Cosa ci aspetterà durante questo mese di dicembre? Ovviamente molto dipenderà dall'evoluzione e dagli annunci legati ai vaccini contro il Covid19: vedremo nelle prossime settimane se vi saranno novità di rilievo, ma non sarà facilissimo (affrettare i tempi potrebbe essere controproducente anche per le ditte produttrici, sopratutto se vi sono delle controindicazioni non ancora emerse...).

Quello che invece è certo, sono le solite pulizie di fine anno,  dove i gestori tenteranno nel limite del possibile di eliminare i cadaveri nei loro depositi e cercando nel contempo di abbellire le performances: queste azioni di window dressing solitamente non hanno grandi effetti,  ma sappiamo che possono generare alcuni movimenti erratici difficilmente prevedibili.

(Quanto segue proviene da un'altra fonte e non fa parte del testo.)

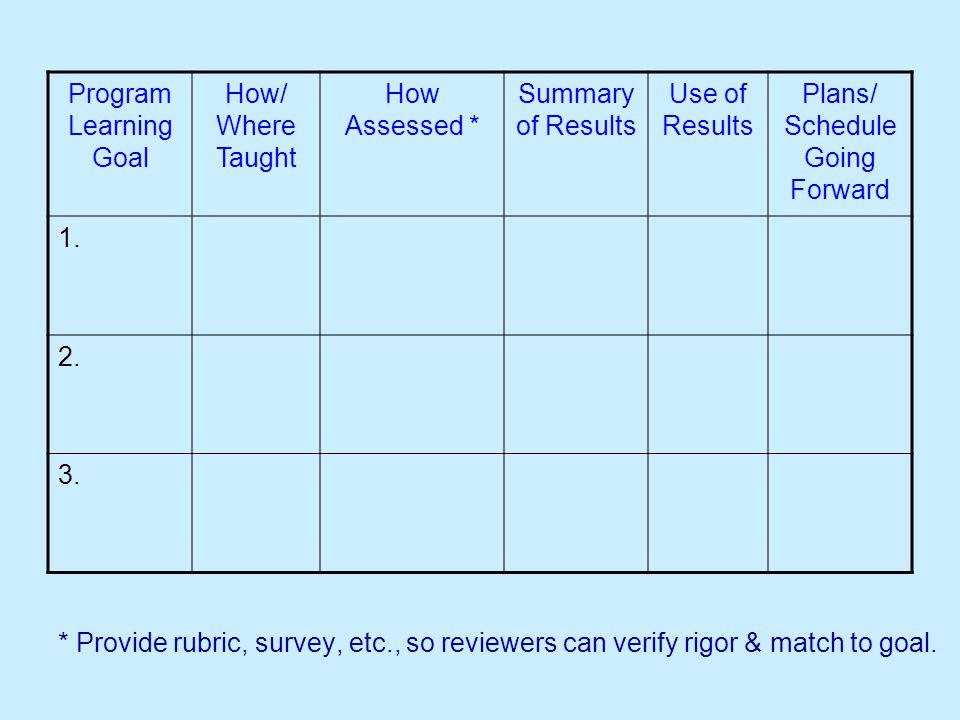 * Provide rubric, survey, etc., so reviewers can verify rigor & match to goal.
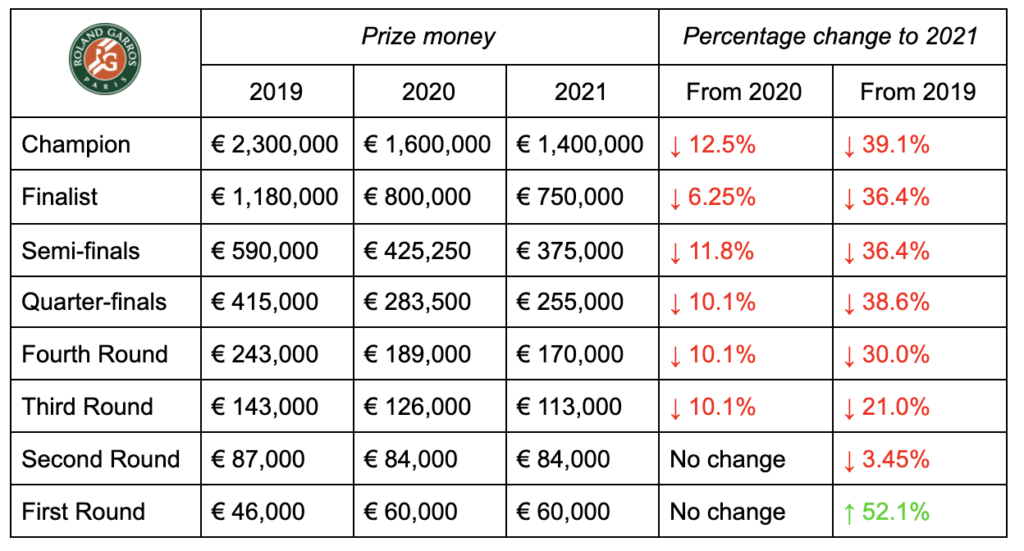 French Open 2021-2020-2019 prize money comparison
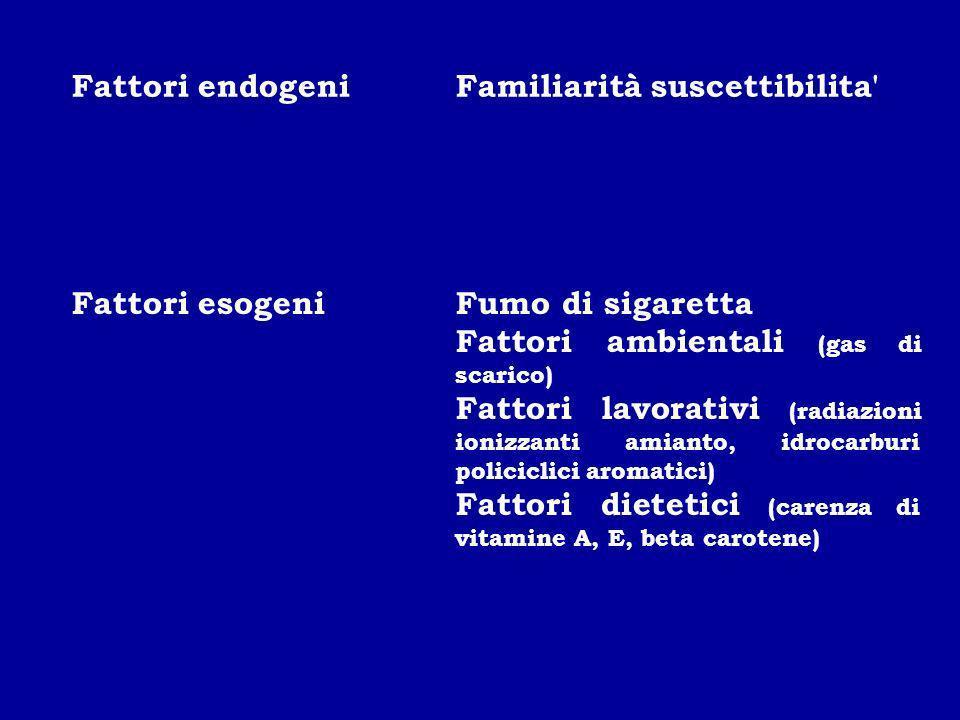 Fattori endogeniFamiliarità suscettibilita' Fattori esogeniFumo di sigaretta Fattori ambientali (gas di scarico) Fattori lavorativi (radiazioni ionizz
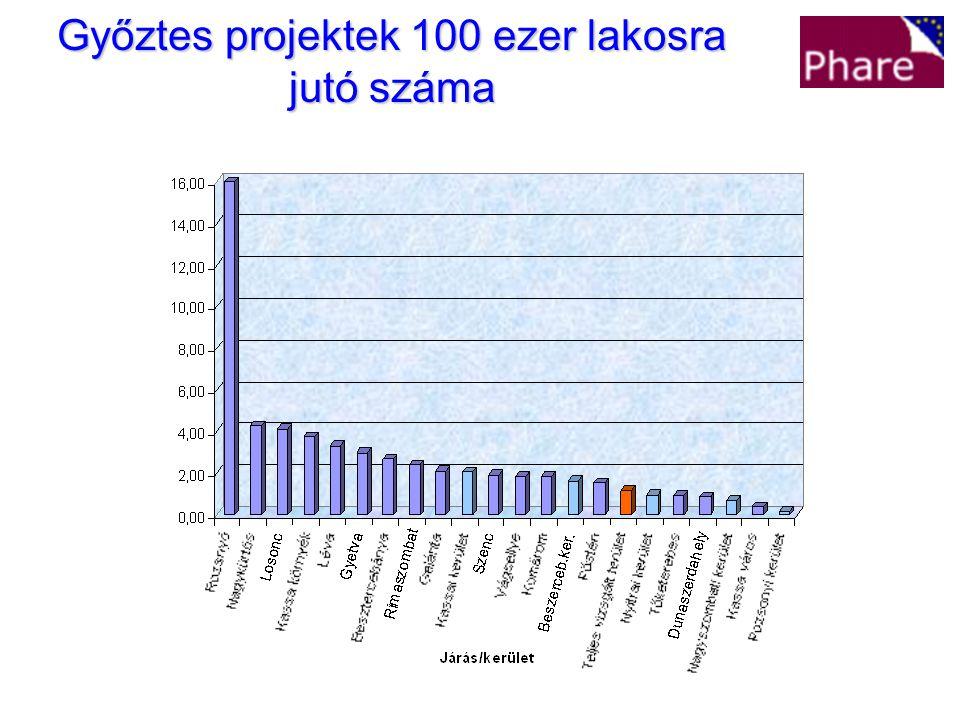 Győztes projektek 100 ezer lakosra jutó száma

Sarà invece interessante vedere come si comporteranno i grandi investitori istituzionali (casse pensione, fondi, ecc) che verosimilmente dovranno ribilanciare i loro portafogli e limare la quota azionaria, che grazie agli aumenti degli ultimi mesi, sarà sicuramente in esubero rispetto al loro benckmark. Una "limatina" alle quote che sono nelle disponibilità di questi soggetti,  significa comunque tanta roba e qualche effetto sulle quotazioni lo avrà di certo.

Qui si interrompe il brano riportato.